*** Supplied information
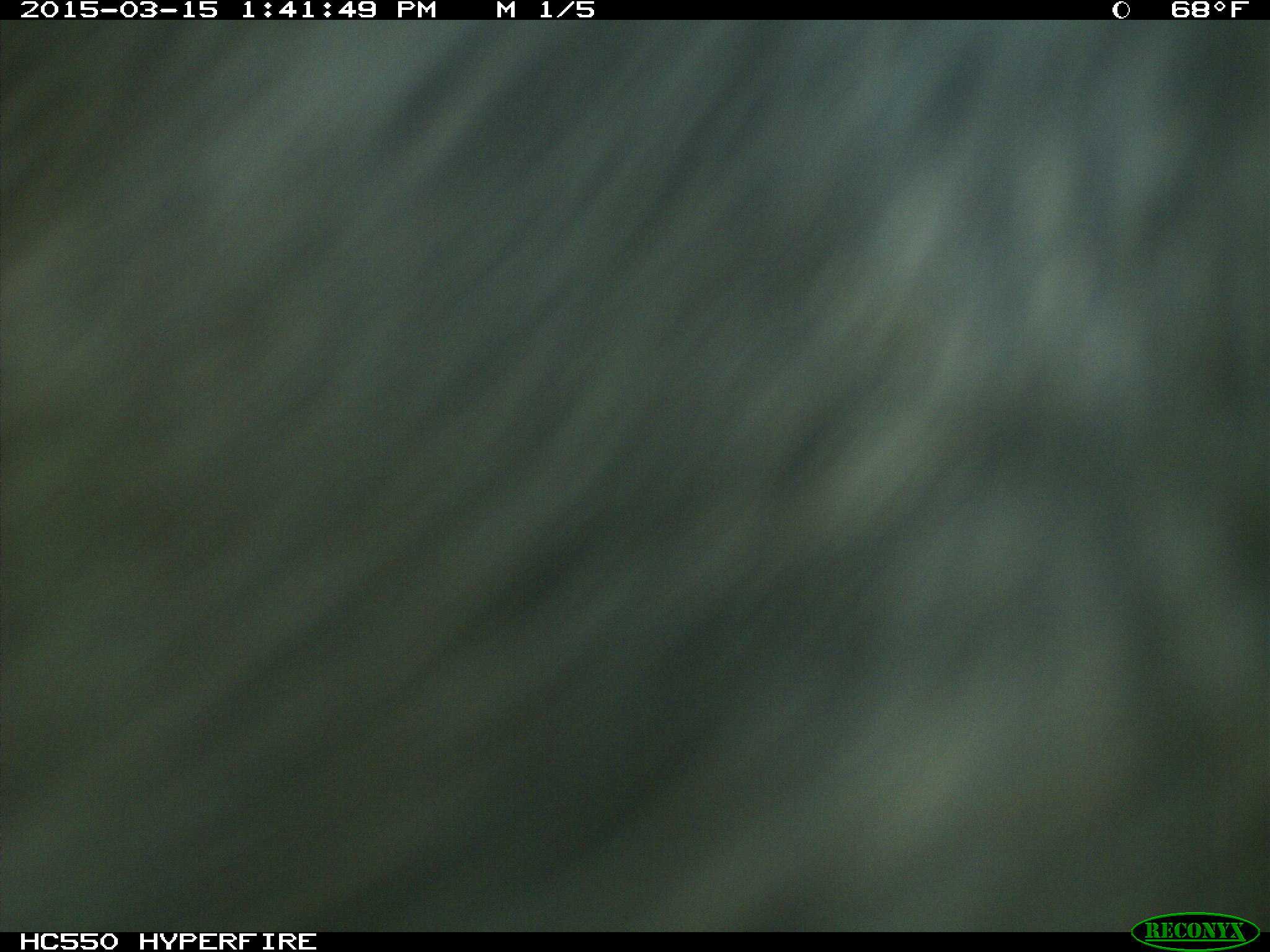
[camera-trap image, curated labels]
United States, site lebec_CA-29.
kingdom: Animalia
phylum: Chordata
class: Mammalia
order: Artiodactyla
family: Bovidae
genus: Bos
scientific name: Bos taurus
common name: domestic cow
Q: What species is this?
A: Bos taurus (domestic cow).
******
▸ Your assignment:
The entries above are to be copied exactly, with every picture left out.

▸ Reply to the task:
[camera-trap image, curated labels]
United States, site lebec_CA-29.
kingdom: Animalia
phylum: Chordata
class: Mammalia
order: Artiodactyla
family: Bovidae
genus: Bos
scientific name: Bos taurus
common name: domestic cow
Q: What species is this?
A: Bos taurus (domestic cow).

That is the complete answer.